***** SECCIÓN DEL DOCUMENTO *****
Ortega no llegó a escribir su prometido ensayo sobre los toros, que sin duda hubiera sido una especulación de altos vuelos, pero a cambio tenemos esta asombrosa, divertida y fascinante Historia de Néstor Luján, que combina con gracia, erudición y humor la épica con la crónica y la teoría. En muchas de estas páginas se adivina ya al tardío y exitoso novelista de género que sería el autor en sus últimos años, cuando se atrevió a fabular episodios del Siglo de Oro –el asesinato del conde de Villamediana–, la vida de Mozart o incluso el suceso de Mayerling. Su capacidad para recrear las distintas épocas, desde la llegada de Felipe V hasta el siglo XX, es de una precisión minuciosa, omnisciente, como si hubiera sido testigo ocular de las faenas que narra, amigo íntimo de Goya y del matador Pedro Romero.
Visto con distancia, Néstor Luján parece hoy el ciudadano ideal de una Cataluña desaparecida. Nacido en Mataró en una familia de inmigrantes, no habló catalán hasta la pubertad. Estudió filología románica pero pronto se dedicó al periodismo, llegando a ser director de la revista Destino hasta su encontronazo con Fraga Iribarne. Se consideró discípulo tanto de Josep Pla y de Josep Maria de Sagarra como de Julio Camba o Álvaro Cunqueiro. Fue siempre un excelente escritor en sus dos lenguas, un lector voraz y un bibliófilo compulsivo, de una curiosidad infinita. Como gastrónomo, publicó algunos de los libros más divulgados sobre el género, pero también se interesó por el boxeo, el tenis, la ópera e incluso la ornitología.
Su figura parece de hecho una andanada contra todos los tópicos y los usos que están haciendo de la vida un fenómeno aséptico, reglado y cada vez más tecnificado. Como buen gourmand –y buen bebedor y fumador, santo pecador– Luján fue uno de los primeros en criticar la fiebre dietética que pretendía regular la nutrición y hacer de la salud un nuevo culto. Como Spinoza, el gastrónomo sabía que no existe algo como el Bien o el Mal absolutos, sino tan solo cosas beneficiosas o perjudiciales, dependiendo de la esencia de cada uno. Fue también uno de los primeros detractores de los delirios vanguardistas de la nueva cocina, pidiendo distinguir entre los auténticos artesanos y los artistas espurios. (“¡La cocina es cuestión de manos!”)
*****
_QUÉ HACER:_ Escribe la continuación del texto sobre Néstor Luján a partir de su última oración.
***** LÍNEAS DE DATOS *****
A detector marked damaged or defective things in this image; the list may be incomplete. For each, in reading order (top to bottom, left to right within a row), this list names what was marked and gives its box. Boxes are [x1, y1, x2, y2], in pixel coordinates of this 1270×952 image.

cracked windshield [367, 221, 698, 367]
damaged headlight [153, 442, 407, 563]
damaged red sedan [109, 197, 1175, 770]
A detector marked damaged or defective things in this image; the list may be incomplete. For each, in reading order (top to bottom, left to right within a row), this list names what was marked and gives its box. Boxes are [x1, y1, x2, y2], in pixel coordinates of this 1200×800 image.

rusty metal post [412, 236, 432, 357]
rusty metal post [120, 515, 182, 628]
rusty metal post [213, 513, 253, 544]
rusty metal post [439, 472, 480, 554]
*****
***** LÍNEAS DE DATOS *****
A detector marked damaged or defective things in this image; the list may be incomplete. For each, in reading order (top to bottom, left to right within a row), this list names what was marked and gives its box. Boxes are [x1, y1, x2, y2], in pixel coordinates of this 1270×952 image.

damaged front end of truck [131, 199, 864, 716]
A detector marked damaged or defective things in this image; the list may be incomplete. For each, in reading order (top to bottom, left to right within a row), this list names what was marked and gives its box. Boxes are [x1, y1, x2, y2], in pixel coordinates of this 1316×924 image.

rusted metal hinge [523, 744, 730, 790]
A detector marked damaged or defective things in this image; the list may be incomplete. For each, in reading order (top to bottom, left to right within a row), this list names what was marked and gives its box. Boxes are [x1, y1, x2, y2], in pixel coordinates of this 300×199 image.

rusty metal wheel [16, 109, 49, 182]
*****
_RESPUESTA ESPERADA:_
Pero quizá sea la tauromaquia, hoy en día, la más incómoda y perturbadora de sus pasiones. Como sabemos, la fiesta de los toros ha sido desterrada de Cataluña –la prohibición del Parlament fue revocada por el Constitucional– mediante una artera manipulación, muy propia del nacionalismo. El principal motivo argüido fue el del amor a los animales (a lo que José Bergamín contestaría diciendo “¿a quién se le ocurre proteger la fiereza?”), pero todo el mundo sabía que en el fondo se trataba de una medida de higiene identitaria. Así Barcelona, la única capital de España que llegó a tener tres plazas, se convirtió en ciudad antitaurina, como Olot, donde se sacrifican 14.000 cerdos diarios, a mayor gloria del fuet patrio.
Néstor Luján fue el epítome del taurino catalán, al igual que su amigo el psiquiatra Mariano de la Cruz, mens sana in corpore insepulto, como solía decir burlándose de la muerte y la gimnasia. Ambos firmaron durante décadas las mejores crónicas taurinas de Barcelona, donde convivieron con los detractores de la fiesta que siempre han tenido las ciudades. Como demuestra Luján en su Historia, uno de los más ilustres antecesores del ministro Urtasun fue nada menos que el primer Borbón, Felipe V, que prohibió durante años los toros en Madrid. En vano, por supuesto. Cuenta Saint-Simon en sus maravillosas e inagotables memorias cómo la multitud, congregada en la plaza Mayor, gritaba, mientras él se asomaba desde el balcón de la Real Casa de Panadería, “¡Señor, toro, toro!”. Saint-Simon estaba de visita en la corte del recién llegado Felipe V, en noviembre de 1721. Nihil novum sub sole.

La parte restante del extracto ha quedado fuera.